BLOC DE TEXTE —

··········

Fil d'Ariane
Il faudra plusieurs années pour restaurer les forêts mises à mal par la saison historique des incendies au Québec. Des chercheurs ont établi que près de 300 000 hectares de forêts brûlées en zone intensive risquent d'éprouver des problèmes de régénération.
Dans le sud du Québec, environ 820 000 hectares de forêts productives, donc potentiellement exploitables, ont été affectés par les feux, selon les travaux de chercheurs de l'UQAC, l'Université du Québec à Chicoutimi.
Cette évaluation, que les chercheurs de l'Université du Québec à Chicoutimi (UQAC) qualifient de conservatrice, ne concerne que la portion de la province plus au sud, délimitée par la zone nordique entre les 50e et 52e parallèles.
C'est dans cette zone de protection intensive que la Société de protection des forêts contre le feu (SOPFEU) concentre ses efforts pour protéger les superficies exploitées par l'industrie forestière.
Du bilan de la SOPFEU, qui fait état de près de 1,5 million d'hectares affectés en zone intensive cette année, les chercheurs de l'UQAC ont resserré leur estimation à environ 820 000 hectares brûlés en excluant les tourbières et les lacs et rivières, selon des résultats qui n'ont pas encore été révisés par des pairs.
De ce nombre, près de 300 000 hectares présenteraient des risques d'accident de régénération, notamment parce que les surfaces incendiées étaient recouvertes de forêts de moins de 60 ans, donc d'arbres qui n'ont pas eu le temps d'atteindre leur maturité. Les chercheurs ont également tenu compte de la composition des forêts brûlées, en s'intéressant aux espèces résineuses comme l'épinette noire.

··········

SECTION DES DONNÉES —
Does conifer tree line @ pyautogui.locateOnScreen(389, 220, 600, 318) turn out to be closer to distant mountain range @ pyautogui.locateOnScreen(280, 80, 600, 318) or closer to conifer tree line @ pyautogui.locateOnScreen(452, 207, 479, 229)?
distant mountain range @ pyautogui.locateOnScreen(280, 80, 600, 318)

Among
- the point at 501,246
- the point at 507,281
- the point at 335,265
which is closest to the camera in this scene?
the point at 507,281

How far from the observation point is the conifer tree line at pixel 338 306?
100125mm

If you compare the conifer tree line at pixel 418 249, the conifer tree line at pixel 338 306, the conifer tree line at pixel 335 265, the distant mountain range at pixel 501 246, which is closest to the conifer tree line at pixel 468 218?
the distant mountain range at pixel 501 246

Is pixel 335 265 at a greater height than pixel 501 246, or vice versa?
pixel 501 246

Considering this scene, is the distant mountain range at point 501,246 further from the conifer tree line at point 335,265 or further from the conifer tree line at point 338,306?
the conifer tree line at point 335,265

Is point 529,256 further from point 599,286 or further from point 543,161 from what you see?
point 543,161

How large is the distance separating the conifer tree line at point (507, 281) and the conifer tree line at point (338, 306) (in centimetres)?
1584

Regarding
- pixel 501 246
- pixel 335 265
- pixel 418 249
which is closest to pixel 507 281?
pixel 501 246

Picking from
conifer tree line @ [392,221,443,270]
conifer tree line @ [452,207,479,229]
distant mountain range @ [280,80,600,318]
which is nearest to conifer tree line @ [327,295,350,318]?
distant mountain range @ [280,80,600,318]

··········

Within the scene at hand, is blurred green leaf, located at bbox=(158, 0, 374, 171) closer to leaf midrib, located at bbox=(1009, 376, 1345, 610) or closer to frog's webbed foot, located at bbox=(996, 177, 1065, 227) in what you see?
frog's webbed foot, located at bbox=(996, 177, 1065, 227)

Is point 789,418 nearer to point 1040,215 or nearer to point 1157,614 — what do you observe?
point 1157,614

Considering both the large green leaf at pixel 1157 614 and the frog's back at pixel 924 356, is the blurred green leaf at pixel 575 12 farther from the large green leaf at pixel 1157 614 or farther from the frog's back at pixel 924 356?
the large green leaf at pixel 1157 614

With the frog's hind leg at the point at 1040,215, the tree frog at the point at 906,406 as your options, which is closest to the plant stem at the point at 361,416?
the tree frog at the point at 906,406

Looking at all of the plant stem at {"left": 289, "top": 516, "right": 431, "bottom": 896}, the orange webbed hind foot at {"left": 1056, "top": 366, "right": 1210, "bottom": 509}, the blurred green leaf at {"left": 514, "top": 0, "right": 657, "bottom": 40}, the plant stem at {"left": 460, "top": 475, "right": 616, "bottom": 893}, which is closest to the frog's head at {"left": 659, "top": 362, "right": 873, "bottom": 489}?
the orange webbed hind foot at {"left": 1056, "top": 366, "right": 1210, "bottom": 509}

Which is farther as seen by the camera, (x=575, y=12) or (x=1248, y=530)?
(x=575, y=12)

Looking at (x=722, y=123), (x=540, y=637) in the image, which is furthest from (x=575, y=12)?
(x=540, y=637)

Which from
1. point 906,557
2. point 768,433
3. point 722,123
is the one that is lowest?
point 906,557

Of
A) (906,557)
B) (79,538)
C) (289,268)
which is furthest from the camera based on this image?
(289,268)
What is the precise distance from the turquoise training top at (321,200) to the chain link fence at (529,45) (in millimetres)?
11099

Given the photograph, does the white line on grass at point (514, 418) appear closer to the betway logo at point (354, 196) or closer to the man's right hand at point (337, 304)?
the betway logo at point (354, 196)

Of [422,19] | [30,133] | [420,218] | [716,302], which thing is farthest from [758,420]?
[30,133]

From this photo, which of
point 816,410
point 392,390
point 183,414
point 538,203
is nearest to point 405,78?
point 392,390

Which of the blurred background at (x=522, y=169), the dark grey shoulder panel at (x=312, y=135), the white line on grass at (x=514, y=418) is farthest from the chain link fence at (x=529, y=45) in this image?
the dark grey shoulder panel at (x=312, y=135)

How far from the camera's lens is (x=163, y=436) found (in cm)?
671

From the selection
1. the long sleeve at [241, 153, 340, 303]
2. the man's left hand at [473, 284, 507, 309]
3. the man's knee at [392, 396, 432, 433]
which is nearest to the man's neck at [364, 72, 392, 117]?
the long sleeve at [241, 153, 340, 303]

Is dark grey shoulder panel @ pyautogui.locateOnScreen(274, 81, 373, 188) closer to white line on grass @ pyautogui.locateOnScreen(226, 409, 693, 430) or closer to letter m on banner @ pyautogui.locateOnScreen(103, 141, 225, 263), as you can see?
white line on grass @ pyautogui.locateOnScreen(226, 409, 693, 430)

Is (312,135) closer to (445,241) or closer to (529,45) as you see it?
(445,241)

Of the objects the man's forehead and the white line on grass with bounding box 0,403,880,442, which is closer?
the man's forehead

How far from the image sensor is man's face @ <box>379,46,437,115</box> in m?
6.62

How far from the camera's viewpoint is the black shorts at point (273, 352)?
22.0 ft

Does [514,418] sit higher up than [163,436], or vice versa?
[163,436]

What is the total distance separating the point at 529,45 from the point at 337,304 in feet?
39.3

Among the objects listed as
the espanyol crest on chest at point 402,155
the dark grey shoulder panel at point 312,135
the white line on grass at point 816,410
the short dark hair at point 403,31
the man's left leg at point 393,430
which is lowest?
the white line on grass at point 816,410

··········

TRAVAIL DEMANDÉ —
**a)** Résumez en deux phrases le texte sur les incendies de forêt au Québec.
**b)** Reproduisez fidèlement le passage du texte sur les incendies de forêt au Québec qui s'ouvre sur les mots contenant « Dans le sud » et se clôt sur « par l'industrie forestière. ».
**c)** Poursuivez le texte sur les incendies de forêt au Québec à partir de sa dernière phrase.

RÉPONSES PAR TÂCHE —
**a)** Selon des chercheurs de l'UQAC, environ 820 000 hectares de forêts productives ont brûlé dans la zone de protection intensive du sud du Québec, une estimation qu'ils jugent conservatrice et qui exclut les tourbières, les lacs et les rivières. Près de 300 000 de ces hectares risquent des problèmes de régénération, notamment parce qu'ils étaient couverts de forêts de moins de 60 ans dont les arbres n'avaient pas atteint leur maturité.

**b)**
Dans le sud du Québec, environ 820 000 hectares de forêts productives, donc potentiellement exploitables, ont été affectés par les feux, selon les travaux de chercheurs de l'UQAC, l'Université du Québec à Chicoutimi.
Cette évaluation, que les chercheurs de l'Université du Québec à Chicoutimi (UQAC) qualifient de conservatrice, ne concerne que la portion de la province plus au sud, délimitée par la zone nordique entre les 50e et 52e parallèles.
C'est dans cette zone de protection intensive que la Société de protection des forêts contre le feu (SOPFEU) concentre ses efforts pour protéger les superficies exploitées par l'industrie forestière.

**c)**
Les flammes dans la région près de Mistissini (Québec), le 12 juin 2023.
À l'échelle du Québec, les peuplements des forêts boréales ont été considérablement rajeunis au cours du dernier siècle par l'exploitation forestière.
"Notre forêt boréale de l'Est du Canada est formée de grands massifs de sapins et d'épinettes noires. Celles-ci, normalement, vont bien se régénérer après le passage d'un feu. Mais si l'âge moyen des arbres est rajeuni et que des incendies successifs frappent ces forêts, ça ne se régénérera pas", explique Yan Boucher, professeur au département des sciences fondamentales de l’UQAC et directeur de l'Observatoire régional de recherche sur la forêt boréale.
Selon nos modélisations, plus l'activité des feux va s'accélérer, plus les superficies non régénérées vont augmenter, année après année. Yan Boucher, professeur au département des sciences fondamentales de l’UQAC
L'épinette qui n'arrive pas à maturité n'aura pas généré suffisamment de graines dans ses cônes pour permettre la formation de nouveaux arbres après le passage d'un incendie.
La nature ayant horreur du vide, une forêt brûlée qui n'arrive pas à se régénérer risque de voir son sol envahi par des éricacées, qui vont s'accaparer des nutriments dans le sol et ralentir ou empêcher la croissance d'autres espèces d'arbres, comme l’épinette noire et le pin gris.
Un militaire surveille les incendies dans la région de Mistissini (Québec), Canada le 12 juin 2023.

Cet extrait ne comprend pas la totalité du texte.